Depuis plusieurs années, cette université est liée à Sciences Po Bordeaux et Lyon, ainsi qu’à une école de commerce polonaise. L’objectif est de répondre à une forte demande et d’ouvrir de nouveaux horizons aux étudiants.

L’université offre aussi un programme d’études françaises et un autre d’études allemandes. En quatre ans, les étudiants apprennent la culture de ces deux États européens et maîtrisent presque parfaitement la langue au moment de l’obtention de leur diplôme. Ils ont pour obligation d’étudier d’un à trois ans dans une université du pays qu’ils étudient. Pour ceux dans le programme français, c’est souvent l’un des instituts d’études politiques, l’Inalco ou la Sorbonne.

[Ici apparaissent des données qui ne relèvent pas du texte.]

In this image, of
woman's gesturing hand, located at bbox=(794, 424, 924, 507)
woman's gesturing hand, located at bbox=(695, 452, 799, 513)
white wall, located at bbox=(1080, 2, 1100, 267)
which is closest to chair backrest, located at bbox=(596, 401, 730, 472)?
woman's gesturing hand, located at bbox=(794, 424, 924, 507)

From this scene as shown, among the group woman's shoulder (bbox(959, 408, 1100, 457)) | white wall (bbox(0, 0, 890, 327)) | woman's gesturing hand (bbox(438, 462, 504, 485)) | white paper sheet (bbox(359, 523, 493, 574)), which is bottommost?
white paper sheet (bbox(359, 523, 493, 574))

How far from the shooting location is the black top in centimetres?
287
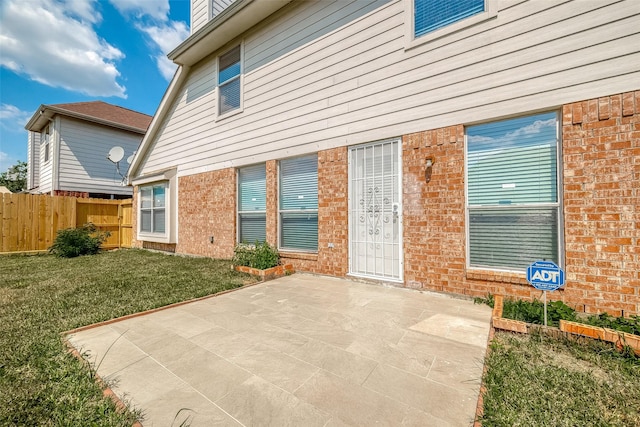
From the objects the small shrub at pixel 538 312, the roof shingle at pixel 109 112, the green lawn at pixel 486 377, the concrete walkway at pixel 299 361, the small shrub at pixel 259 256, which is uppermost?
the roof shingle at pixel 109 112

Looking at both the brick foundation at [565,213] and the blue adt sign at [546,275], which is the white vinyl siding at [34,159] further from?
the blue adt sign at [546,275]

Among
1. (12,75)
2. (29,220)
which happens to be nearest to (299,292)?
(29,220)

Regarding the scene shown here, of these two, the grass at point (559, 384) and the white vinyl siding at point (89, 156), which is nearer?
the grass at point (559, 384)

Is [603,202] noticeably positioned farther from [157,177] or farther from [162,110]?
[162,110]

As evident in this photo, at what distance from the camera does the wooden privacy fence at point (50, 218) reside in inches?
359

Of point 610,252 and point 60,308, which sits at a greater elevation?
point 610,252

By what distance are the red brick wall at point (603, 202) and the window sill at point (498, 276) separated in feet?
1.52

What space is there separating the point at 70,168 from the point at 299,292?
14130 millimetres

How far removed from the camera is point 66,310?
3.59m

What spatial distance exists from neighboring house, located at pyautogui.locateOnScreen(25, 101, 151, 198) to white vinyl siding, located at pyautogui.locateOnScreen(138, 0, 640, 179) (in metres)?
8.73

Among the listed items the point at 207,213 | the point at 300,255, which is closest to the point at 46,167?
the point at 207,213

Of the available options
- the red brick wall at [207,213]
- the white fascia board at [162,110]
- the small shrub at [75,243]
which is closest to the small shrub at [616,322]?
the red brick wall at [207,213]

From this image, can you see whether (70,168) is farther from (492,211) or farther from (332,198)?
(492,211)

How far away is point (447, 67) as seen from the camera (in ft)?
13.7
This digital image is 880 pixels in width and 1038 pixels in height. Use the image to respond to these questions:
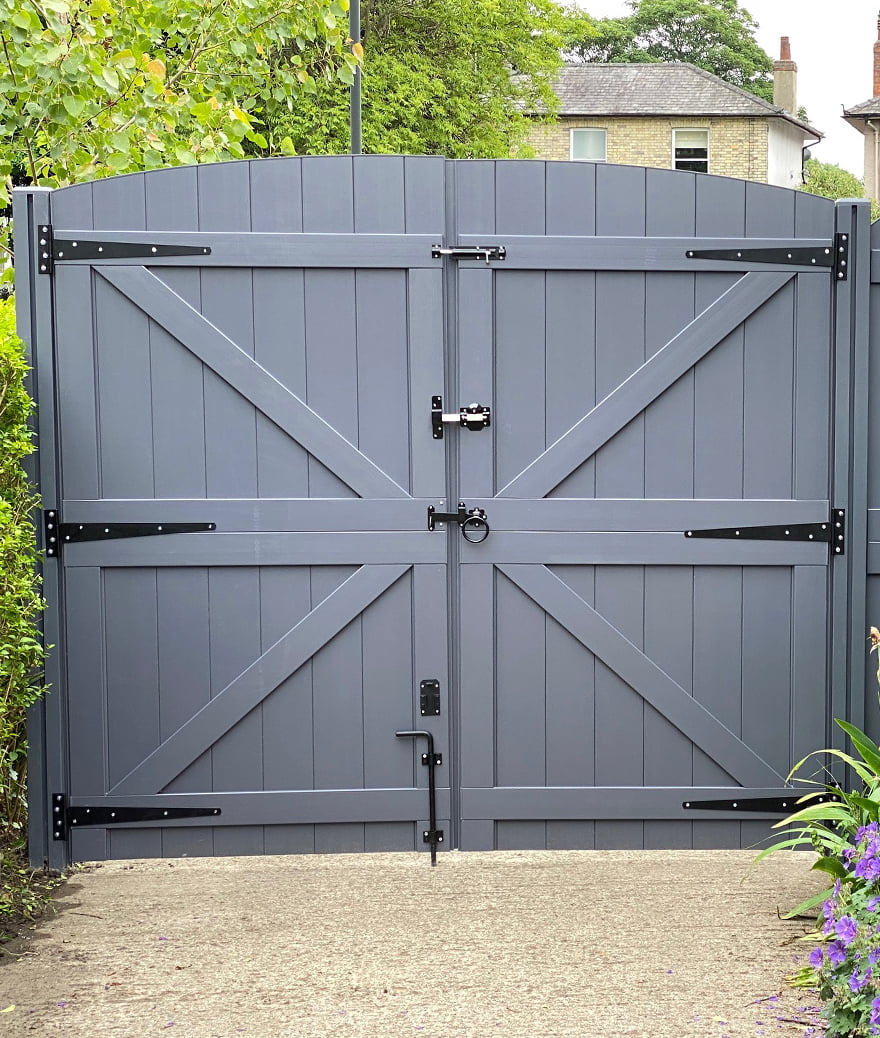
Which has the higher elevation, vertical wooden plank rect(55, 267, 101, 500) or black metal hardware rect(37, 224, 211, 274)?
black metal hardware rect(37, 224, 211, 274)

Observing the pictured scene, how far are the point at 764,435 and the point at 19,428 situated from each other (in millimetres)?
2360

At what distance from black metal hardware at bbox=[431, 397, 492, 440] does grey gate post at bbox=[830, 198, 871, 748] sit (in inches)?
45.5

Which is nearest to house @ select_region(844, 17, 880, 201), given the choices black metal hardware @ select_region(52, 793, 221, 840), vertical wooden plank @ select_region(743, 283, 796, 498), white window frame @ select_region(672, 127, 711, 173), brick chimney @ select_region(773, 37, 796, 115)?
white window frame @ select_region(672, 127, 711, 173)

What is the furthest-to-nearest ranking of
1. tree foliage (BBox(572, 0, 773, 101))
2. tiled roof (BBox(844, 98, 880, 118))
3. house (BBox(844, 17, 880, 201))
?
tree foliage (BBox(572, 0, 773, 101)) < tiled roof (BBox(844, 98, 880, 118)) < house (BBox(844, 17, 880, 201))

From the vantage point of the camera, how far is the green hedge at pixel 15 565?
3.49 m

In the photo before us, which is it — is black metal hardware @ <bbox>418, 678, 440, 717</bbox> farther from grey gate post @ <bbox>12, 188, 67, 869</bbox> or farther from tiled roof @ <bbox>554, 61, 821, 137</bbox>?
tiled roof @ <bbox>554, 61, 821, 137</bbox>

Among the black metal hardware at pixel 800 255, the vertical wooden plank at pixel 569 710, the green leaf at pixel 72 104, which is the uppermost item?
the green leaf at pixel 72 104

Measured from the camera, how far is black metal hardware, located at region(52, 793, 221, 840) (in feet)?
12.8

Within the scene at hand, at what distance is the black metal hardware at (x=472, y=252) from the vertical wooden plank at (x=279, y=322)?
449 mm

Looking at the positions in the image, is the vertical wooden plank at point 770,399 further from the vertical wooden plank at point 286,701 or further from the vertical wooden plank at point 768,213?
the vertical wooden plank at point 286,701

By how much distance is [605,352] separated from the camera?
153 inches

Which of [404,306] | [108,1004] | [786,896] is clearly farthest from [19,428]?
[786,896]

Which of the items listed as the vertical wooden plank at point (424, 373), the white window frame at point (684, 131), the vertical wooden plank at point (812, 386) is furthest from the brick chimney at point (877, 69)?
the vertical wooden plank at point (424, 373)

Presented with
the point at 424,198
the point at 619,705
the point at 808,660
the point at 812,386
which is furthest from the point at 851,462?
the point at 424,198
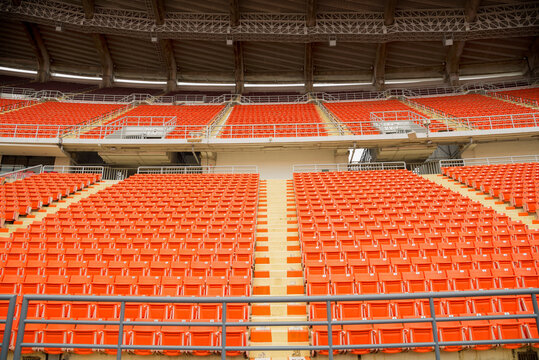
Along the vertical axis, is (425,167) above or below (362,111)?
below

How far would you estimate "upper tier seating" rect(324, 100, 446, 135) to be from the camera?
1489cm

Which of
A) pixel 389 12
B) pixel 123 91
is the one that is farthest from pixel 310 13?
pixel 123 91

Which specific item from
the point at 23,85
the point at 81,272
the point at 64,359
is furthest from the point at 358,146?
the point at 23,85

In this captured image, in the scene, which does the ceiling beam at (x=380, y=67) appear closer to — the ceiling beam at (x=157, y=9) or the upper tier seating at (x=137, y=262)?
the ceiling beam at (x=157, y=9)

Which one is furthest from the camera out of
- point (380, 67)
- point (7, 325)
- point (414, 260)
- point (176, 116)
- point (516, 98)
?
point (380, 67)

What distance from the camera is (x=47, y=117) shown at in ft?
56.8

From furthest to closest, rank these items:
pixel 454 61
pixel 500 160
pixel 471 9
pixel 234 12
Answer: pixel 454 61 < pixel 234 12 < pixel 471 9 < pixel 500 160

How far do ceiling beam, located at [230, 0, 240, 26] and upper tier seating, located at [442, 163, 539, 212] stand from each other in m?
15.1

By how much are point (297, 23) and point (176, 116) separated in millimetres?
9865

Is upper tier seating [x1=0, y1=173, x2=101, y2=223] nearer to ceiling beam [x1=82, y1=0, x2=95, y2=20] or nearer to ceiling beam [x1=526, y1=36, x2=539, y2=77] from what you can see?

L’Europe par choix ou par défaut

Ainsi, l’Europe est tant un contient qui offre de belles opportunités qu’une destination par défaut pour quitter Hong Kong. Les migrations vers le Vieux contient et particulièrement le Royaume-Uni vont probablement augmenter dans les mois et années à venir. De nombreux Hongkongais sont pessimistes sur la situation politique et économique de leur ville. Les restrictions anti-covid perdurent, et même si le gouvernement local a annoncé vouloir les assouplir, il a écarté l’idée de vivre avec le Covid passivement. Parallèlement, le Royaume-Uni a élargit l’accès à son territoire aux Hongkongais grâce à diverses réformes du BNO et des visas d’entrée.